- _RECORDS SUPPLIED_
Start of Block
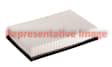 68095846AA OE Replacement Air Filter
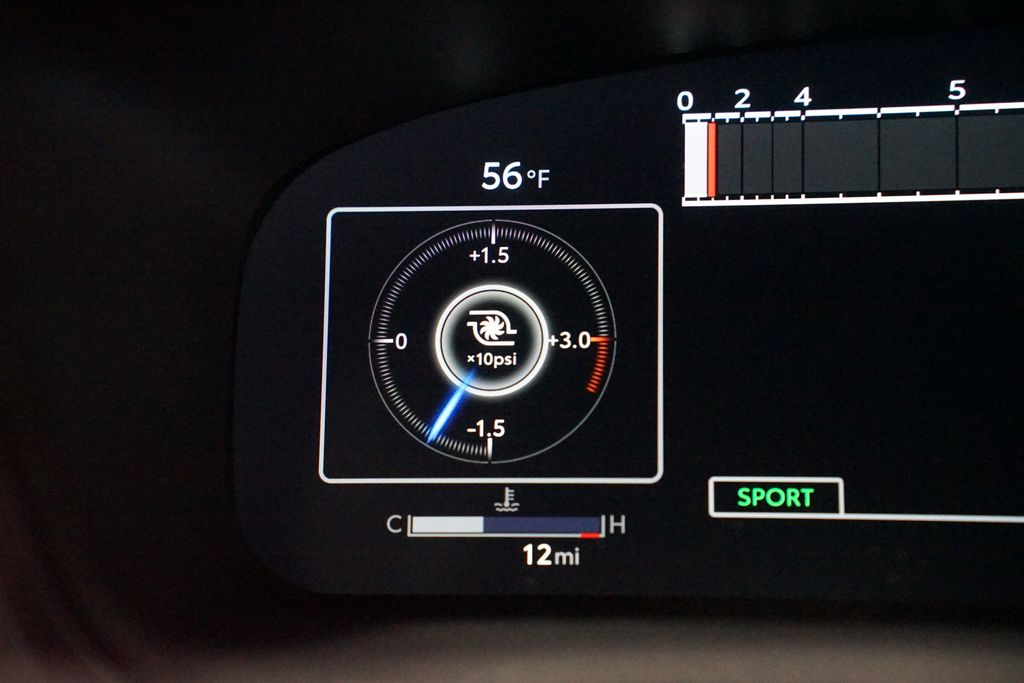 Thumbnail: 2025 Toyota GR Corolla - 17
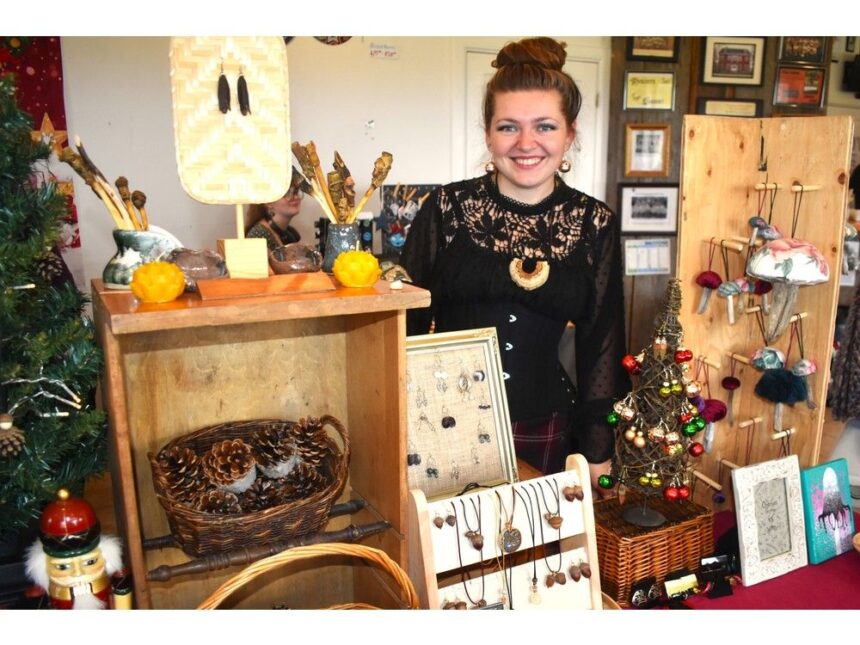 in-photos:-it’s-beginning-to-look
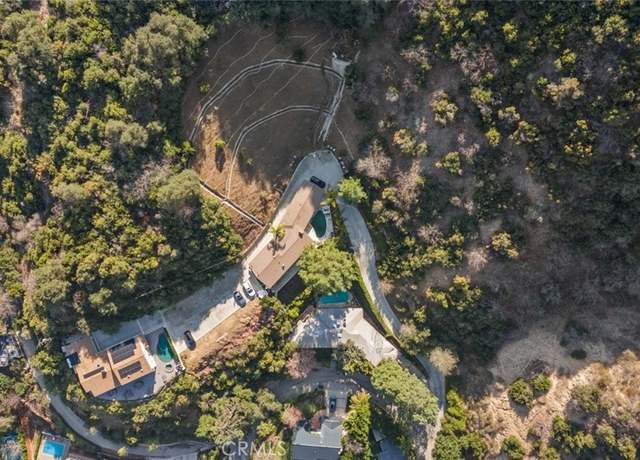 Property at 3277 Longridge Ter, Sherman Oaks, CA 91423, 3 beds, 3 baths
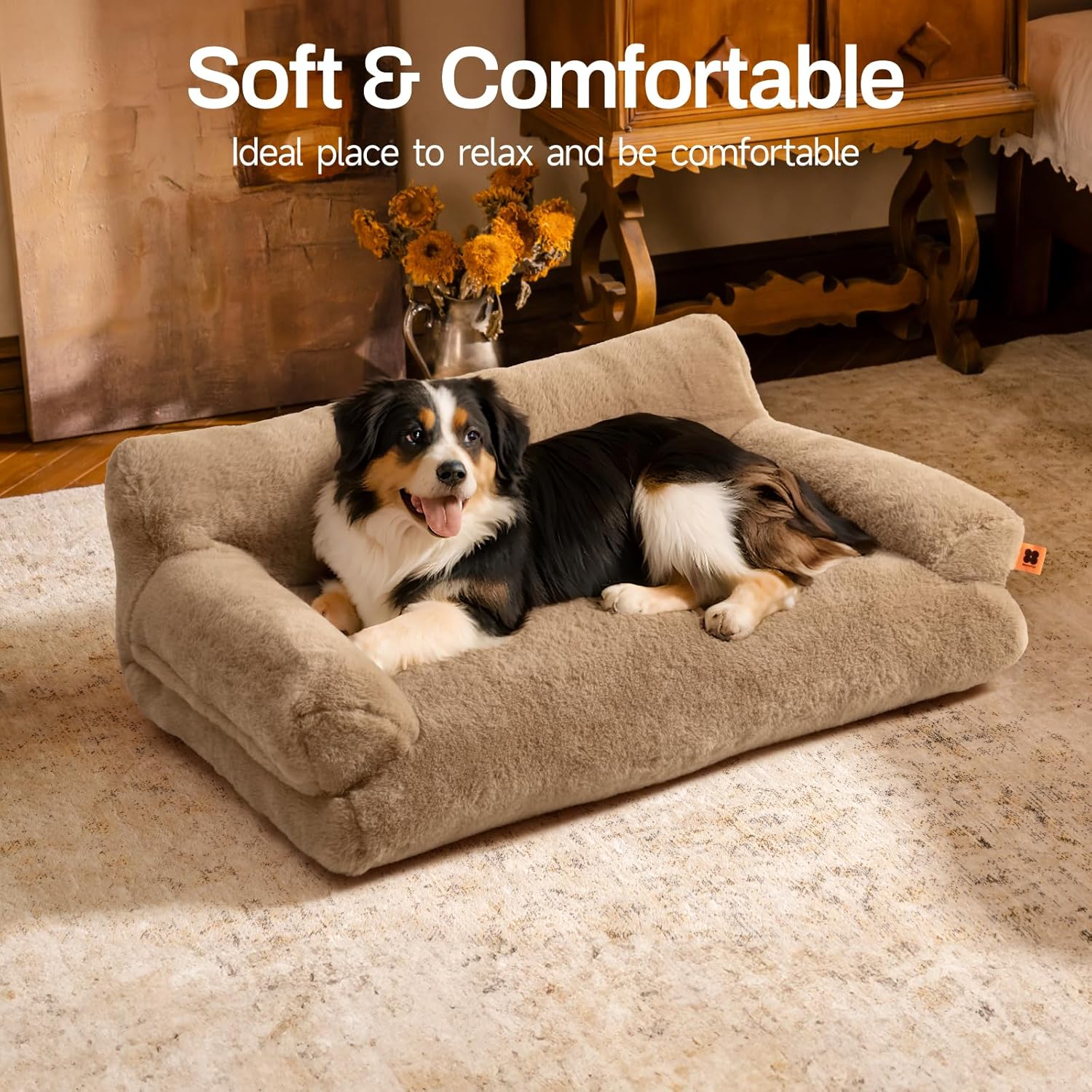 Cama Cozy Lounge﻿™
End of Block
- _YOUR OBJECTIVE_
Leave out the pictures, and write out exactly the lines from the one containing "Property at 3277" through the last line of the listing, both included.

- _EXERCISE RESULT_
 Property at 3277 Longridge Ter, Sherman Oaks, CA 91423, 3 beds, 3 baths
 Cama Cozy Lounge﻿™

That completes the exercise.